The European Central Bank’s policy decision on Thursday did not bring any surprises, according to Scotiabank’s Chief FX Strategist Shaun Osborne. The decision included a 25 basis-point rate cut, as expected, with President Lagarde emphasizing a ‘data-dependent, meeting-by-meeting’ approach to future policy adjustments. This suggests that there is no rush to cut rates again. With limited data available before the next rate meeting in October, it is expected that a cut in December is the most probable course of action.
The Euro received a boost based on the outlook provided by the ECB decision, along with a slight increase in Eurozone yields. This, along with a decrease in short-term US rates due to the Federal Reserve outlook, has led to 2-year bond spreads narrowing to -138 basis points, the lowest since May 2023. Consequently, the Euro has been testing the 1.11 area, showing strength in the currency.
Following the positive gains for the Euro, there have been signs of bullish momentum in the market.

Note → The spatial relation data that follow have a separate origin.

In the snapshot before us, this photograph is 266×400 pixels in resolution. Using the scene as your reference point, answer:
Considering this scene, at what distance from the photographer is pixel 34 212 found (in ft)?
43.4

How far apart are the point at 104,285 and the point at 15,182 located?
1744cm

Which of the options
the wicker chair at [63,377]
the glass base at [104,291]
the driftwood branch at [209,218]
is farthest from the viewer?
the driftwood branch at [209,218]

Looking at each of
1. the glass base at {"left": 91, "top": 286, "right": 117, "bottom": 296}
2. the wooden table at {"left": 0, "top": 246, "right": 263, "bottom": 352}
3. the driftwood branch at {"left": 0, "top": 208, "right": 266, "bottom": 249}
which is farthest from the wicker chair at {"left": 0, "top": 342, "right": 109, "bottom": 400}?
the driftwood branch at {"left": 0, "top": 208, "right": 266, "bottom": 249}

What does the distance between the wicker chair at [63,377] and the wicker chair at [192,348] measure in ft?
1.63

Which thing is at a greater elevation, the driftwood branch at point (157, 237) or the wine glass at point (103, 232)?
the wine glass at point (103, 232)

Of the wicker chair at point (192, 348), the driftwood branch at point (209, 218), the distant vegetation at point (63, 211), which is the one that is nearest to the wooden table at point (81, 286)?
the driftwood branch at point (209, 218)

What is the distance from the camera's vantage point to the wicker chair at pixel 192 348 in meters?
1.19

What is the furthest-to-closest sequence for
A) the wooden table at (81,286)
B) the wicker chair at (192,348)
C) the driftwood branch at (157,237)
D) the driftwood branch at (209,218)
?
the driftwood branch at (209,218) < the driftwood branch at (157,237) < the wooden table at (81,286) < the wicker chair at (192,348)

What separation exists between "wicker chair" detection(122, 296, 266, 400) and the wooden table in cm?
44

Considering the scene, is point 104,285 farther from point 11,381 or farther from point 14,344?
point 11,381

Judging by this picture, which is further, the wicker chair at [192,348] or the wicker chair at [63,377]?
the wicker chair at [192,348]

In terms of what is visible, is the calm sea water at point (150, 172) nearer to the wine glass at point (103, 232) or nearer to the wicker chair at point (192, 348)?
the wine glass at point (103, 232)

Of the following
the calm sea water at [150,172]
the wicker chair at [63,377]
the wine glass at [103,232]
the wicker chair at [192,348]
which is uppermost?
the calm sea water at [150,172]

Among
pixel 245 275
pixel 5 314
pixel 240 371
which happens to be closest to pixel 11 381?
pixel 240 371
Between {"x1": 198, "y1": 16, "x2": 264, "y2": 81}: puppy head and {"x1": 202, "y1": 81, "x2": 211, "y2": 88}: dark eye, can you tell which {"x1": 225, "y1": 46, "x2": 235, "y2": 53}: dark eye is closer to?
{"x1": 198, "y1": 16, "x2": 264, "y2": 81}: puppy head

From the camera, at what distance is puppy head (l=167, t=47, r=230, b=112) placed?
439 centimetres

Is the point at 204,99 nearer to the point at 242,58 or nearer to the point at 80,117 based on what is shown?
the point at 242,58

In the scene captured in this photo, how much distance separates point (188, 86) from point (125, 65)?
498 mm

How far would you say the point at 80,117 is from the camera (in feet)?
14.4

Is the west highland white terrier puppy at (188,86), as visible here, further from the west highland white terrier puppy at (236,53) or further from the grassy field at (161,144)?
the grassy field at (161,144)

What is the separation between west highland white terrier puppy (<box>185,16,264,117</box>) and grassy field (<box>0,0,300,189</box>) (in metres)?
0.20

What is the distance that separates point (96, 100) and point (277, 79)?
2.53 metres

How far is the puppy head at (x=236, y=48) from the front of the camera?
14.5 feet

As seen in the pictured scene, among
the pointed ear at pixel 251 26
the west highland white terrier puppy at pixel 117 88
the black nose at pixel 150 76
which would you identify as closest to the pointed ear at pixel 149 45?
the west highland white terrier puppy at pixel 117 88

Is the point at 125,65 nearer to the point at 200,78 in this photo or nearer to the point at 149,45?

The intraday and daily charts show a resurgence in buying signals. If the Euro manages to push above the consolidation resistance at 1.1125, it could indicate further gains in the short term. Additionally, support is seen around 1.1055, providing a potential floor for the currency’s value amidst market fluctuations.
Overall, the ECB policy decision has had a positive impact on the Euro, with the currency showing strength against the US dollar. The narrowing yield differentials between the Eurozone and the US have contributed to the Euro’s rise, with the potential for more gains in the coming weeks. Traders and investors are keeping a close watch on the Euro’s performance, as well as any upcoming data releases that could influence the currency’s movement in the near future.
With the ECB adopting a cautious approach to future policy adjustments, the Euro is poised to maintain its strength in the short term. The December rate cut is on the horizon, with the potential for further Euro gains leading up to that decision. Traders are advised to monitor key levels such as 1.1125 and 1.1055 for potential entry and exit points, as the Euro continues to show signs of bullish momentum in the market. Overall, the outlook for the Euro remains positive, with the currency expected to see upward movement in the coming weeks.